## Listed entries
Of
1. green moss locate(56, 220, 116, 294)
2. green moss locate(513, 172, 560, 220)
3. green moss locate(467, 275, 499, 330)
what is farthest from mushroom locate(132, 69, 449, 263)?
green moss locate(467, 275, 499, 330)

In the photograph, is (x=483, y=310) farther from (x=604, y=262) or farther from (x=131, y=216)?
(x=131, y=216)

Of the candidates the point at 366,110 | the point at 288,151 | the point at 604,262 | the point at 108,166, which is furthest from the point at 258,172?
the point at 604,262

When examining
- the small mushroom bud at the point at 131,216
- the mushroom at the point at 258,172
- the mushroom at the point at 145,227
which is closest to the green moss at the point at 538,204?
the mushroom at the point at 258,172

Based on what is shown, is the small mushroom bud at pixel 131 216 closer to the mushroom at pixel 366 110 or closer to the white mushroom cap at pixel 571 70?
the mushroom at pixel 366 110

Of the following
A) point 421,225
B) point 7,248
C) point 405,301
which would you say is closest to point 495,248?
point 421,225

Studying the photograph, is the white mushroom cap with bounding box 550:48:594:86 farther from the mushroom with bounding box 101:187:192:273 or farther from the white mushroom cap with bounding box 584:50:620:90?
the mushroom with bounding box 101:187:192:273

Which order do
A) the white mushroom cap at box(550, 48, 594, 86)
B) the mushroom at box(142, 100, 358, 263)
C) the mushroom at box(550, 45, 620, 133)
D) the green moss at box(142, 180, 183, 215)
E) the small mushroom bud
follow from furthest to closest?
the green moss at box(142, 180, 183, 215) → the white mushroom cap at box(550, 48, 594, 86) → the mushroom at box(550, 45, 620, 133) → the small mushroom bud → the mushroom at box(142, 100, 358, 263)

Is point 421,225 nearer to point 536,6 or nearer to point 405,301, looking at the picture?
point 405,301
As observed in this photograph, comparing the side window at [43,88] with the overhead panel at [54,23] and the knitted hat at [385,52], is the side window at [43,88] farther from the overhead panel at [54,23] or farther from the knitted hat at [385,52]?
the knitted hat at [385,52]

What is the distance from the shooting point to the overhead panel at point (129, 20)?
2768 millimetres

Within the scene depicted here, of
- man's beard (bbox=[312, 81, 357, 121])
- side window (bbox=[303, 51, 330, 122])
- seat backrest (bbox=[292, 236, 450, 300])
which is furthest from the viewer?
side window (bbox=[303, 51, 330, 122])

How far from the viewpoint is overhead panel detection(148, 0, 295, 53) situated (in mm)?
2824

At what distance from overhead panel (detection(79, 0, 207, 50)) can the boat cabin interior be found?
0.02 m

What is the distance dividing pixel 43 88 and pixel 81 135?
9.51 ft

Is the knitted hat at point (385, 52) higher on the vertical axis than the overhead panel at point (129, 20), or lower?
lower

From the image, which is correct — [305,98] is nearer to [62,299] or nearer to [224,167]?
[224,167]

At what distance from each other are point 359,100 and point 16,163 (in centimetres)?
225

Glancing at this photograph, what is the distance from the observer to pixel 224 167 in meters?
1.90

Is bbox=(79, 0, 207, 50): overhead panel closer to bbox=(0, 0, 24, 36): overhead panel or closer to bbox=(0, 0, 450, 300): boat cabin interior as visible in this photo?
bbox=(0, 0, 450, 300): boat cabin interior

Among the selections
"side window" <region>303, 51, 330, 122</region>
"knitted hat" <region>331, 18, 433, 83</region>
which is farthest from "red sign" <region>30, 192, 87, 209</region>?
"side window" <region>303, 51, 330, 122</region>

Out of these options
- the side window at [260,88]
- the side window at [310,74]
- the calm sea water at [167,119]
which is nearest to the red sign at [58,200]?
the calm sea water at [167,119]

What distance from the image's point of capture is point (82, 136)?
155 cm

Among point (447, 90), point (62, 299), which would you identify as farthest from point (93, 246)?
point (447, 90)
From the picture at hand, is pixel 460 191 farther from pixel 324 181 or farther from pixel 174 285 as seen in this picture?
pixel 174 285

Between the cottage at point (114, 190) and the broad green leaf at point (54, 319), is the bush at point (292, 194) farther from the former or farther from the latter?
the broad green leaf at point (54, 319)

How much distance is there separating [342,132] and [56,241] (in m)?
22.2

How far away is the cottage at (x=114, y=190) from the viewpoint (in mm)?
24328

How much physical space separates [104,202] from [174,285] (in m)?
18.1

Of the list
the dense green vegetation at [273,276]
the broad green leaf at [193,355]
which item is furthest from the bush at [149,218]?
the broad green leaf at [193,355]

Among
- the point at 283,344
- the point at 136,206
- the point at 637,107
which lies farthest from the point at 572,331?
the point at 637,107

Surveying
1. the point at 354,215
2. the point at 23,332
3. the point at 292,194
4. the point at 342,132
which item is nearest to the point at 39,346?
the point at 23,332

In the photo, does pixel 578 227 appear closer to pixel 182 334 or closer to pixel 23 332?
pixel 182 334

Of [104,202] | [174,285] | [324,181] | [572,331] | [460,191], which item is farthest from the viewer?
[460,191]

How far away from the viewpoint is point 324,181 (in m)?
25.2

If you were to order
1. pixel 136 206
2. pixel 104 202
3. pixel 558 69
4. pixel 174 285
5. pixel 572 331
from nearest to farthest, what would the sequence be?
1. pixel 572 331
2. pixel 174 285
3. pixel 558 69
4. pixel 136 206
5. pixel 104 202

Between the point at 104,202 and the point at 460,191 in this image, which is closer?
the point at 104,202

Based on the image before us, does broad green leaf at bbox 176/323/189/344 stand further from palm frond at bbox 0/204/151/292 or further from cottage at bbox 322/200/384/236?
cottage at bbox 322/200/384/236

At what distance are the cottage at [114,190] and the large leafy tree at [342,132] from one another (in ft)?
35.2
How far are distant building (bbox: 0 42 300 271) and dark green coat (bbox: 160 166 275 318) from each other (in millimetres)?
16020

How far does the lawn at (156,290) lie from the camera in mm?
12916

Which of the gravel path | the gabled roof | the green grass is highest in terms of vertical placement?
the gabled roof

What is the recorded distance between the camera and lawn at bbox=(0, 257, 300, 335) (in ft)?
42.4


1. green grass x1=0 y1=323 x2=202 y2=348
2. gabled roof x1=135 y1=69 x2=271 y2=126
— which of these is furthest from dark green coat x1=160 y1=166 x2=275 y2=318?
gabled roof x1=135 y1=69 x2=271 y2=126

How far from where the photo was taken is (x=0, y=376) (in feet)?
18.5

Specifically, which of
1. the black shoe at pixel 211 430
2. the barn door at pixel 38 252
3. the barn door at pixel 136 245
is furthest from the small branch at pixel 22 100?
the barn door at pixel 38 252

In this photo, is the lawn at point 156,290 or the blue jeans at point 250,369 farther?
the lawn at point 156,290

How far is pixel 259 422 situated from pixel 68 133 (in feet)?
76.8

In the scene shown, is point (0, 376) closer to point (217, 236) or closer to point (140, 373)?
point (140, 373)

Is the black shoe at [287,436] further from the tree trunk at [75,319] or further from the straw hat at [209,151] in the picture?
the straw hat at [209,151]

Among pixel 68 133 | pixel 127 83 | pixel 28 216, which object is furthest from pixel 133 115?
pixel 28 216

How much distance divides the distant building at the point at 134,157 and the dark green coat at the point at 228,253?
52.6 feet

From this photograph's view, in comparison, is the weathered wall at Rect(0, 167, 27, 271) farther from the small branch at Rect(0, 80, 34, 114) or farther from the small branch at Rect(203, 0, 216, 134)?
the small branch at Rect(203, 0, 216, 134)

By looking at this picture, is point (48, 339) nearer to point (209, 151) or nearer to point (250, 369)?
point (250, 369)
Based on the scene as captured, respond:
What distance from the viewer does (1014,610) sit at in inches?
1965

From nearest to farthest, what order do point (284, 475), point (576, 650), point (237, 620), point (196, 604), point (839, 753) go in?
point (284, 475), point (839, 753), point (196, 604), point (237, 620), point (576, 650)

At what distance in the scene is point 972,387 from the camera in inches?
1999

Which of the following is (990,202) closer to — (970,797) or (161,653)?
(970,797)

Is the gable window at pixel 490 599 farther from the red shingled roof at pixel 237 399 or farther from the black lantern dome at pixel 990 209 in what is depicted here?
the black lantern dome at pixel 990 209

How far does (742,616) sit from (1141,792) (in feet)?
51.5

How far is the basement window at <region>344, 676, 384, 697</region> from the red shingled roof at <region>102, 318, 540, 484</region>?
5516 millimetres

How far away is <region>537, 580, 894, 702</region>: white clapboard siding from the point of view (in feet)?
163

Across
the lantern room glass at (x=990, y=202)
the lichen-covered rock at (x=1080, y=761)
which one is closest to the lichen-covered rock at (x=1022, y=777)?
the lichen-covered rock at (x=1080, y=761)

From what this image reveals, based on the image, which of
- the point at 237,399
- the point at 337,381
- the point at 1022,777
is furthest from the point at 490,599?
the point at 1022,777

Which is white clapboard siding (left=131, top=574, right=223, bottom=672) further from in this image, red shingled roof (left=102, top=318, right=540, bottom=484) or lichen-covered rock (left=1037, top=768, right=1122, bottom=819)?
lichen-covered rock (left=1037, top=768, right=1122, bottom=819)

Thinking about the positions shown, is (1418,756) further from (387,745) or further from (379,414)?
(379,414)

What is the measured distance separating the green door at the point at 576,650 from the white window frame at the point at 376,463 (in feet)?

## Do this
Nothing outside the span should appear: transcribe the lines from the one containing "Which is white" through the last line of the records.

## Output for this task
Which is white clapboard siding (left=131, top=574, right=223, bottom=672) further from in this image, red shingled roof (left=102, top=318, right=540, bottom=484) or lichen-covered rock (left=1037, top=768, right=1122, bottom=819)?
lichen-covered rock (left=1037, top=768, right=1122, bottom=819)

Thinking about the positions shown, is (1418,756) further from (387,745) or further from (379,414)?
(379,414)

What is the measured distance separating the green door at the point at 576,650 from the white window frame at the point at 376,463 (in feet)?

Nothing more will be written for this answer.